WASHINGTON (Reuters) - Vice President Dick Cheney, a survivor of four heart attacks, will have his internal heart-regulating device replaced later this year, his office said on Friday after he had his annual checkup.
“The ICD (implanted cardioverter defibrillator) battery has reached the level where elective replacement of the device is indicated over the summer,” his deputy press secretary Megan McGinn said in a statement.
“This will be scheduled at a time convenient for the vice president.”
She said the internal device was functioning properly and had not treated any abnormal heartbeats, also known as arrhythmia.

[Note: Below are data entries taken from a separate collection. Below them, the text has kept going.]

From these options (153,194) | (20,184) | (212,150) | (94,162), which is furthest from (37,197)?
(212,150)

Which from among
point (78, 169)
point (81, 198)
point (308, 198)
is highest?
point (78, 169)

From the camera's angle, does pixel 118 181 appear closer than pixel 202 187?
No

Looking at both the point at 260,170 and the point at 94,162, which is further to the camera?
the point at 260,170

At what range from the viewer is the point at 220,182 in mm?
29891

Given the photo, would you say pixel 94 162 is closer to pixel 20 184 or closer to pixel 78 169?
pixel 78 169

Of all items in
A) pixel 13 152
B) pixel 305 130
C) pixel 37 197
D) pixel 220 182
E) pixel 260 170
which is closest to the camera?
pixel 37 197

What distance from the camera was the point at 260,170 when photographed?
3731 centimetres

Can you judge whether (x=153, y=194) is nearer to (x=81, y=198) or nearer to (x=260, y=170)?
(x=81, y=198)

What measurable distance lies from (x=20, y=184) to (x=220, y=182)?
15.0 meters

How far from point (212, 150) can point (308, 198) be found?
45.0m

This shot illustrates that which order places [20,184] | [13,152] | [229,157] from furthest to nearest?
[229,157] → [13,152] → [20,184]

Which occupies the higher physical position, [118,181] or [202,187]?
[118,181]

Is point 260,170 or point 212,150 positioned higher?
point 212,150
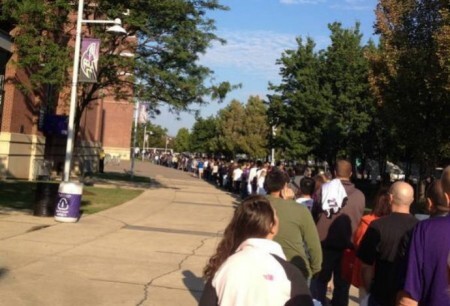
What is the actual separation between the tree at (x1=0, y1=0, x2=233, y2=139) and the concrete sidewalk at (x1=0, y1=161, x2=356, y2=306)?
22.7ft

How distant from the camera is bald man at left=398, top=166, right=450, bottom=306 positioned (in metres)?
2.97

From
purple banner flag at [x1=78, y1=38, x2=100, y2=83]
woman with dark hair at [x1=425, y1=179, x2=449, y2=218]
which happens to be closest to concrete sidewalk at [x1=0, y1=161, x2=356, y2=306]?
purple banner flag at [x1=78, y1=38, x2=100, y2=83]

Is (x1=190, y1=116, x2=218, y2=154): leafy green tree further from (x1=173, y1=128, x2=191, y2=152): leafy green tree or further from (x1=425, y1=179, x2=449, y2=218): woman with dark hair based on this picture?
(x1=425, y1=179, x2=449, y2=218): woman with dark hair

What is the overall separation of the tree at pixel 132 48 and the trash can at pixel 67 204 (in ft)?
25.3

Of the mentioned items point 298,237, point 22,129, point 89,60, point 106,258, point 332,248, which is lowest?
point 106,258

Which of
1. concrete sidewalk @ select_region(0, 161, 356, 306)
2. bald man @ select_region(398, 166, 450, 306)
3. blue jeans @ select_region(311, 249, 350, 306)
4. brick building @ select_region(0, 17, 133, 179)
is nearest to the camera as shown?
bald man @ select_region(398, 166, 450, 306)

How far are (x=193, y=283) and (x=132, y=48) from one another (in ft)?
52.2

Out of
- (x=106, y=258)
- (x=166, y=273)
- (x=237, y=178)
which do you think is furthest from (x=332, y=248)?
(x=237, y=178)

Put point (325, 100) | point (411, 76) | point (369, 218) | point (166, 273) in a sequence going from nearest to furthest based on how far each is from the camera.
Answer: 1. point (369, 218)
2. point (166, 273)
3. point (411, 76)
4. point (325, 100)

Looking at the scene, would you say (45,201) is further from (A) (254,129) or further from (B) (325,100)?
(A) (254,129)

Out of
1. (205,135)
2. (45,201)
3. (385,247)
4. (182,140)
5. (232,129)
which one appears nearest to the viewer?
(385,247)

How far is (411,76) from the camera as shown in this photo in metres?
21.3

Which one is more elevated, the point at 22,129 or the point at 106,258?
the point at 22,129

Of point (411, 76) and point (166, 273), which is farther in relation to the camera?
point (411, 76)
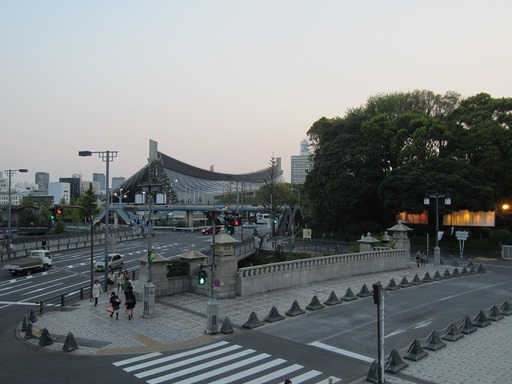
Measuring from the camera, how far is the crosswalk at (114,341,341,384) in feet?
39.1

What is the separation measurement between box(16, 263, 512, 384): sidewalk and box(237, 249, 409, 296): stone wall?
72 centimetres

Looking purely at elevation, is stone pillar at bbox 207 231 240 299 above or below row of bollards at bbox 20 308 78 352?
above

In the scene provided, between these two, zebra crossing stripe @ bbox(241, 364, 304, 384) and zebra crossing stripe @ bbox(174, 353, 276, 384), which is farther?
zebra crossing stripe @ bbox(174, 353, 276, 384)

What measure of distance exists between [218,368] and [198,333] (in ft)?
12.4

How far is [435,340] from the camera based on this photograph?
14.3 metres

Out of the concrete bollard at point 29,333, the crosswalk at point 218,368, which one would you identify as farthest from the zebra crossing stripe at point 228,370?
the concrete bollard at point 29,333

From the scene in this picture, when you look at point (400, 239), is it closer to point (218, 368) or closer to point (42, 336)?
point (218, 368)

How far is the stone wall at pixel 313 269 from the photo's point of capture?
2338 centimetres

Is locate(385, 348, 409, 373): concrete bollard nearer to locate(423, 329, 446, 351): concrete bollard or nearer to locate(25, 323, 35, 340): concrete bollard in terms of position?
locate(423, 329, 446, 351): concrete bollard

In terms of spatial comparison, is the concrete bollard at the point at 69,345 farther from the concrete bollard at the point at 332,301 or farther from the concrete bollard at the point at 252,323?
the concrete bollard at the point at 332,301

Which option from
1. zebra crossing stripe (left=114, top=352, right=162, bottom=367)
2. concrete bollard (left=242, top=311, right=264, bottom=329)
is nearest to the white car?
concrete bollard (left=242, top=311, right=264, bottom=329)

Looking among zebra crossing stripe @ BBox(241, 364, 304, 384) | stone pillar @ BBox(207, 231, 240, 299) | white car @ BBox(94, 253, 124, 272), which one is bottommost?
white car @ BBox(94, 253, 124, 272)

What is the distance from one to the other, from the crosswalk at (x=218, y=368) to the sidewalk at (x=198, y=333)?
1.13m

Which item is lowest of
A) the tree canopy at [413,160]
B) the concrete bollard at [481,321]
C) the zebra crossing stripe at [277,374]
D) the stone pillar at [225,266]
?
the zebra crossing stripe at [277,374]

A test during Cheney’s physical, conducted at George Washington University, had not uncovered any new coronary blockage, McGinn said.
Cheney, 66, had his most recent heart attack shortly after the November 2000 election, although it was considered mild. He had the defibrillator implanted in his chest in 2001 to help regulate his heartbeat.
The vice president, one of President George W. Bush’s closest advisers, has had a series of health scares in recent years, including the discovery of a blood clot in his leg after a nine-day trip through Asia and the Middle East this year.
In January 2006, he was treated for shortness of breath believed to have been triggered by a reaction to medication for a foot ailment. He had surgery to treat abnormal blood vessels, or aneurysms, behind both knees in September 2005.
Cheney in the past has complained about the media attention focused on his health.